YOUR TASK: Your output must consist solely of the lines from the one containing "Among all of" through the end of the records, reproduced exactly.

DATA LISTING:
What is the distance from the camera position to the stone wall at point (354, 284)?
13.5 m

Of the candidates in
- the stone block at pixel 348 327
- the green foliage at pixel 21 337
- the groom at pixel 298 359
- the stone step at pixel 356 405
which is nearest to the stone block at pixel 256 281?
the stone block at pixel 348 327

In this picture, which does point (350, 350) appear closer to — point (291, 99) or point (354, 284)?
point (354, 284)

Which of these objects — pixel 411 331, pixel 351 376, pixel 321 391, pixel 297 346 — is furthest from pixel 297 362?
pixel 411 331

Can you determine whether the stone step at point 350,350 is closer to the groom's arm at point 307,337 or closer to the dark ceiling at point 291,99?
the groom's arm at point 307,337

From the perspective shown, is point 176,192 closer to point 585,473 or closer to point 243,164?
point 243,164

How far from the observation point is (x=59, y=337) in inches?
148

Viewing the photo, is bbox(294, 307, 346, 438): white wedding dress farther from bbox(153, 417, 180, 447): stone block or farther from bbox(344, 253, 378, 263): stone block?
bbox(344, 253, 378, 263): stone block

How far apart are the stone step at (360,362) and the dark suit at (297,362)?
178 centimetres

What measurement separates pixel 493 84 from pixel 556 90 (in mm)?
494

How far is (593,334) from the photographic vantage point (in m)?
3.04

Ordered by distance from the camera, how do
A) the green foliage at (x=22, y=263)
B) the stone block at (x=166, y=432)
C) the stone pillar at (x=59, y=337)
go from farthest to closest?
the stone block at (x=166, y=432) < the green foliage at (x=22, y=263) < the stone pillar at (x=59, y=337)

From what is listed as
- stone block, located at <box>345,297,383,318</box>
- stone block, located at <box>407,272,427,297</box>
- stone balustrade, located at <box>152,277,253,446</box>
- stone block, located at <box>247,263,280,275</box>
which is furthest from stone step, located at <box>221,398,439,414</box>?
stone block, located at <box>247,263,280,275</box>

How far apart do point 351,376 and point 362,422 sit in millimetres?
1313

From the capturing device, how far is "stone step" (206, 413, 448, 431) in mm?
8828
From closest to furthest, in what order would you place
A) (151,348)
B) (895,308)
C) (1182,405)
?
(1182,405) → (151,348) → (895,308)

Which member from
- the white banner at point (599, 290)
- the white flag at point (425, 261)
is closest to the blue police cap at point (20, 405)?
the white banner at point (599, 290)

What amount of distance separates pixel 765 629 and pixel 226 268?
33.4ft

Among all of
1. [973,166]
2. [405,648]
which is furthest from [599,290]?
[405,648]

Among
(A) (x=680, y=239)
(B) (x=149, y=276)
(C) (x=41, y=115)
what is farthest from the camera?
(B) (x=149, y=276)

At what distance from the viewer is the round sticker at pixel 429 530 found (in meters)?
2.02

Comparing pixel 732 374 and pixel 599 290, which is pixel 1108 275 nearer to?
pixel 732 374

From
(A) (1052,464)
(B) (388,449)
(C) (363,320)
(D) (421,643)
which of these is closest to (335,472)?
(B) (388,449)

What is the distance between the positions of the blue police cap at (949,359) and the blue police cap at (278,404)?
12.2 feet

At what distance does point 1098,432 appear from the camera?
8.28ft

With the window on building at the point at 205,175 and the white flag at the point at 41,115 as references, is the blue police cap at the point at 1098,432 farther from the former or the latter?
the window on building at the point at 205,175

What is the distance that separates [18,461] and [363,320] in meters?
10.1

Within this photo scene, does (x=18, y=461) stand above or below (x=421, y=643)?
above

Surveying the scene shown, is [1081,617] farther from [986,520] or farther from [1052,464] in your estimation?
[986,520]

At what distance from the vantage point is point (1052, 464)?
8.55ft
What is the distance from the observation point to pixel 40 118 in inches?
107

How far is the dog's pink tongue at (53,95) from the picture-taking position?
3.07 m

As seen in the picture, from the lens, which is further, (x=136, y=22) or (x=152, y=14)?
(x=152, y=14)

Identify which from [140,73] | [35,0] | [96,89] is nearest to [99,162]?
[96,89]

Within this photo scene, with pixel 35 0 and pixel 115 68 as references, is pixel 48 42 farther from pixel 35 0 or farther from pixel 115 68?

SOLUTION TO THE PROBLEM:
Among all of
1. [973,166]
2. [405,648]
which is furthest from [599,290]?
[405,648]

Among
(A) (x=680, y=239)
(B) (x=149, y=276)
(C) (x=41, y=115)
what is farthest from the camera?
(B) (x=149, y=276)

At what distance from the viewer is the round sticker at pixel 429 530 found (in meters)?
2.02

Comparing pixel 732 374 and pixel 599 290, which is pixel 1108 275 nearer to?
pixel 732 374

From
(A) (1052,464)
(B) (388,449)
(C) (363,320)
(D) (421,643)
which of these is closest to (335,472)?
(B) (388,449)

What is the distance between the positions of the blue police cap at (949,359) and the blue police cap at (278,404)?
12.2 feet

At what distance does point 1098,432 appear from the camera?
8.28ft

With the window on building at the point at 205,175 and the white flag at the point at 41,115 as references, is the blue police cap at the point at 1098,432 farther from the former or the latter?
the window on building at the point at 205,175

What is the distance that separates [18,461] and [363,320] in meters?
10.1

Within this photo scene, does (x=18, y=461) stand above or below (x=421, y=643)?
above

Surveying the scene shown, is [1081,617] farther from [986,520] or farther from [1052,464] in your estimation?
[986,520]

At what distance from the vantage point is point (1052, 464)?
8.55ft
What is the distance from the observation point to pixel 40 118 in inches?
107

How far is the dog's pink tongue at (53,95) from the picture-taking position?
3.07 m

As seen in the picture, from the lens, which is further, (x=136, y=22) or (x=152, y=14)?
(x=152, y=14)

Identify which from [140,73] | [35,0] | [96,89] is nearest to [99,162]?
[96,89]

Within this photo scene, with pixel 35 0 and pixel 115 68 as references, is pixel 48 42 farther from pixel 35 0 or farther from pixel 115 68?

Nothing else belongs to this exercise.